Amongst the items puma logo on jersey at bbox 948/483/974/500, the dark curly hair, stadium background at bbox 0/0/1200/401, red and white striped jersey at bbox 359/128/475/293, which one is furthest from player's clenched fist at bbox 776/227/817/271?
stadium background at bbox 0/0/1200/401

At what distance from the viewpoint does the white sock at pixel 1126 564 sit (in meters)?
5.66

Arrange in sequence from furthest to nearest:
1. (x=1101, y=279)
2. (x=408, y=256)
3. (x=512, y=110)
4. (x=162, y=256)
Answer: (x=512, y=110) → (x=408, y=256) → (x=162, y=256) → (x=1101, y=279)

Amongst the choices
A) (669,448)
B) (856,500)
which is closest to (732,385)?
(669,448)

* * *

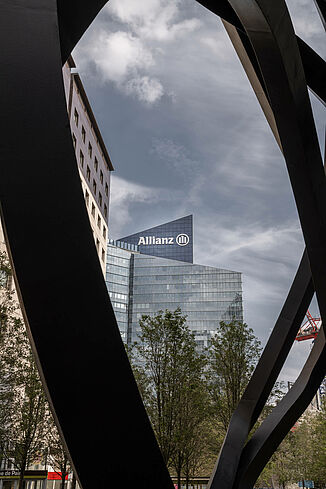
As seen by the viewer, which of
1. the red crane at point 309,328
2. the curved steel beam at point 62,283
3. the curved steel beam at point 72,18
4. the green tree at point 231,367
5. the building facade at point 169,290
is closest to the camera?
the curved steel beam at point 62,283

_EXERCISE INSTRUCTIONS_
Copy out the entries from the line containing "At what distance" through the line containing "Answer: (x=512, y=110)", including both, with every character unchanged.

_CORRECT OUTPUT_
At what distance from the viewpoint does the white sock at pixel 1126 564 sit (in meters)?
5.66

Arrange in sequence from furthest to nearest:
1. (x=1101, y=279)
2. (x=408, y=256)
3. (x=512, y=110)
4. (x=162, y=256)
Answer: (x=512, y=110) → (x=408, y=256) → (x=162, y=256) → (x=1101, y=279)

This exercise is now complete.